MEP induction by estradiol. Tenfold serial dilutions of haploid and diploid MEP strains were applied to YEPD plates with or without 1 μm estradiol. Plates were incubated at 30° and photographed at the times indicated. Each strain carries P_SCW11-cre-EBD78 and the indicated loxP target genes.

Figure 3.—

Validation of the MEP by microdissection. (A) Survival curves of diploid parent (UCC8600, n = 147, median = 37) and MEP (UCC5185, n = 90, median = 36) strains generated by micromanipulation on YEPD without estradiol. Median life spans are not significantly different (Mann–Whitney nonparametric t-test, P = 0.3904). (B) Survival curves of MEP strain UCC5185 generated by micromanipulation on YEPD with 1 μm estradiol (+ED, n = 39, median = 36) or without it (−ED, n = 90, median = 36).

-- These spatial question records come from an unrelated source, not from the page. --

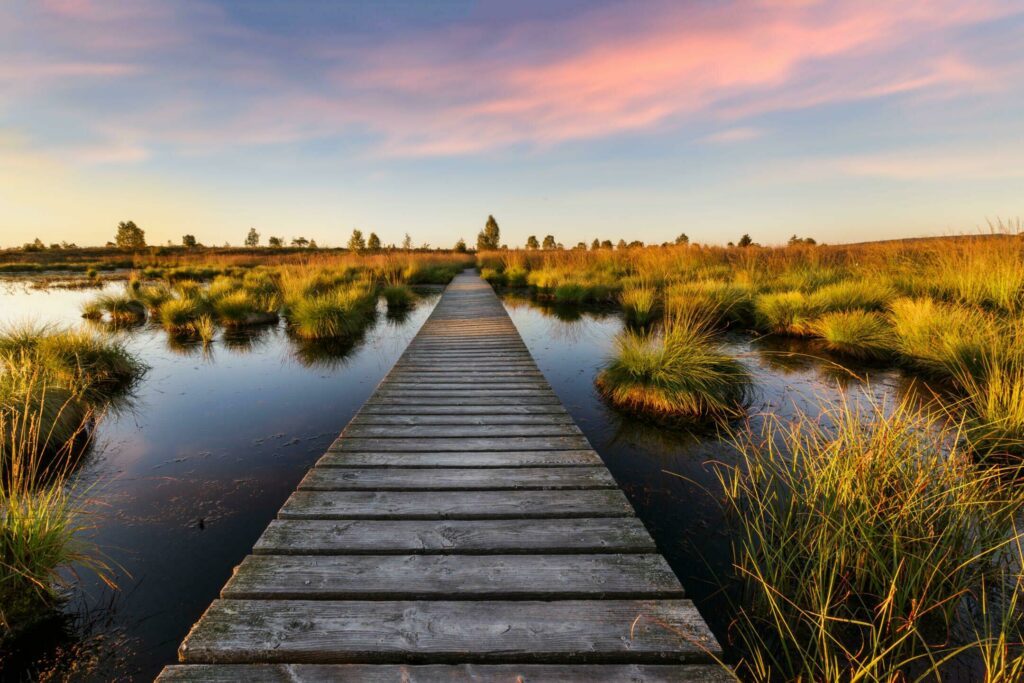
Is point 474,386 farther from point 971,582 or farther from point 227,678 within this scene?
point 971,582

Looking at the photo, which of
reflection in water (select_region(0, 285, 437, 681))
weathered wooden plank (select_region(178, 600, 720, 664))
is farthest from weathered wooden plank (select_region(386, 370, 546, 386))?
weathered wooden plank (select_region(178, 600, 720, 664))

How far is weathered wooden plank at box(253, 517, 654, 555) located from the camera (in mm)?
2006

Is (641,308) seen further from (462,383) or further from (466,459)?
(466,459)

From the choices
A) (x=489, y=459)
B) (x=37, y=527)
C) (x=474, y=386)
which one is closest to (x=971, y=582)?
(x=489, y=459)

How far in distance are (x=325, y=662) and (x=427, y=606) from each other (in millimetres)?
390

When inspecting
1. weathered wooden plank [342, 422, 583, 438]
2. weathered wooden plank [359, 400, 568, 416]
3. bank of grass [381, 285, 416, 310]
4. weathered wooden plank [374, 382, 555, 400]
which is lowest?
weathered wooden plank [342, 422, 583, 438]

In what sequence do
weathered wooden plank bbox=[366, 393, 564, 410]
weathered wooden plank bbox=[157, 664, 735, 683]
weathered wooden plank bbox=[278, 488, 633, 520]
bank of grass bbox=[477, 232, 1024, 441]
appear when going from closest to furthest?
weathered wooden plank bbox=[157, 664, 735, 683]
weathered wooden plank bbox=[278, 488, 633, 520]
weathered wooden plank bbox=[366, 393, 564, 410]
bank of grass bbox=[477, 232, 1024, 441]

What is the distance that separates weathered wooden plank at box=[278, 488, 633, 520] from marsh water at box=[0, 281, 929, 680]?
0.69 meters

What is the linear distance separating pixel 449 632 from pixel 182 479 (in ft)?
10.9

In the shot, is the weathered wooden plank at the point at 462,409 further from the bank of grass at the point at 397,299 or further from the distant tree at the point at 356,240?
the distant tree at the point at 356,240

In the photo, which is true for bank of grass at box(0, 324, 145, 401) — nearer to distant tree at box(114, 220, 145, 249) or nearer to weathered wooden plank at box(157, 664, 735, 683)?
weathered wooden plank at box(157, 664, 735, 683)

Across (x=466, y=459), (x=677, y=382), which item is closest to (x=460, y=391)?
(x=466, y=459)

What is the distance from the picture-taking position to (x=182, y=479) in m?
3.55

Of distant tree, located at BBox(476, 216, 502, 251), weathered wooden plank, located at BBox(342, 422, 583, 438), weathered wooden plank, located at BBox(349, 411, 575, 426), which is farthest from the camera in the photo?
distant tree, located at BBox(476, 216, 502, 251)
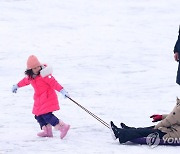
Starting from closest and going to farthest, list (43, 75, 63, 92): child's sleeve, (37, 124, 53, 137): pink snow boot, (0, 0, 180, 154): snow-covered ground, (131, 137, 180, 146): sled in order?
(131, 137, 180, 146): sled < (43, 75, 63, 92): child's sleeve < (37, 124, 53, 137): pink snow boot < (0, 0, 180, 154): snow-covered ground

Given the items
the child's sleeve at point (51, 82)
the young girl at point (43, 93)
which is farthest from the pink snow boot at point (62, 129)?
the child's sleeve at point (51, 82)

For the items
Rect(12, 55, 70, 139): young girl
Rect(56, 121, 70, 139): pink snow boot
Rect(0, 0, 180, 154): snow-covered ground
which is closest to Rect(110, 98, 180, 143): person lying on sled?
Rect(0, 0, 180, 154): snow-covered ground

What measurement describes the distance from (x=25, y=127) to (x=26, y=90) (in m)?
3.17

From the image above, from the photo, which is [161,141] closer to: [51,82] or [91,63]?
[51,82]

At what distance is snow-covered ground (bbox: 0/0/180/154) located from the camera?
9406mm

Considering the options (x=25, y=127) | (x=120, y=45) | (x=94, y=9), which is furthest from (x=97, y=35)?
(x=25, y=127)

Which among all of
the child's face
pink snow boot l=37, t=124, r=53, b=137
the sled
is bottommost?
the sled

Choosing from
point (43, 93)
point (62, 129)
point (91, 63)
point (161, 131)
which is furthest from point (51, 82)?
point (91, 63)

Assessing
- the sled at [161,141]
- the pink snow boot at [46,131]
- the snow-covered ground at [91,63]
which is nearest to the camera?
the sled at [161,141]

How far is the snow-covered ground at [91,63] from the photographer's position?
370 inches

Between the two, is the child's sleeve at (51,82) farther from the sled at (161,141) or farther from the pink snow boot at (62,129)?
the sled at (161,141)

The survival curve for +ED includes only naive mother cells that did not exhibit rapid M-phase arrest upon transfer to estradiol. (C) The distribution of the number of cells per microcolony generated by daughter cells born during +ED RLS analysis presented in B. (D) Survival curves of UCC5185 naive daughters (n = 118, median = 2) transferred to YEPD + 1 μm estradiol and their resulting progeny (granddaughters, n = 269, median <1). The two leaky daughters have been censored from the analysis. In each case, the RLSs of cells that failed to complete a single division were scored as 1 generation.

Figure 4.—

Aging cells in liquid culture with the MEP. (A) Viability curve of diploid MEP strain UCC8848 in liquid YEPD with 1 μm estradiol, normalized to the 0-hr time point. Viability as represented by CFUs per milliliter was monitored by harvesting samples at the indicated time points and washing and plating cells to media lacking estradiol. Values represent the median of 12 independent cultures with 95% confidence intervals indicated by error bars. (B) A flow chart of steps for purifying and measuring age of founding mother cells from a liquid MEP culture. LHC-Biotin was covalently cross-linked to the cell walls of logarithmically growing UCC5185 cells. Cells were incubated in the absence of estradiol for 2 hr to allow all labeled cells to become mothers, and estradiol was then added to a final concentration of 1 μm. At intervals, samples were removed for purification with streptavidin-coated magnetic beads and stained with fluorescein-avidin and calcofluor white for bud scar counting. (C) The distribution of bud scars on purified cells is presented after binning into five-generation intervals: 20 hr, n = 30, mean = 12; 45 hr, n = 18, mean = 22; 70 hr, n = 21, mean = 31; 95 hr, n = 26, mean = 35.

Figure 5.—

Differences in RLS measured with the MEP. (A) Survival curves of diploid MEP strains generated by micromanipulation on YEPD without estradiol (wild-type UCC5185, n = 90, median = 36; fob1Δ UCC526, n = 49, median = 56; sir2Δ UCC8836, n = 40, median = 11). (B) Viability of wild-type MET15 (UCC8848) vs. sir2Δ met15Δ (UCC8849) diploid MEP strains in liquid culture measured as described in Figure 4A. Values represent the median of three independent cultures normalized to the 4-hr time point, with error bars indicating 95% confidence intervals. (C) Viability of wild-type vs. fob1Δ diploid MEP strains in liquid culture. Values represent the median of six wild-type MET15 (UCC8848) vs. fob1Δ met15Δ (UCC8850) and six wild-type met15Δ (UCC8861) vs. fob1Δ MET15 (UCC8863) cultures, with error bars indicating 95% confidence intervals.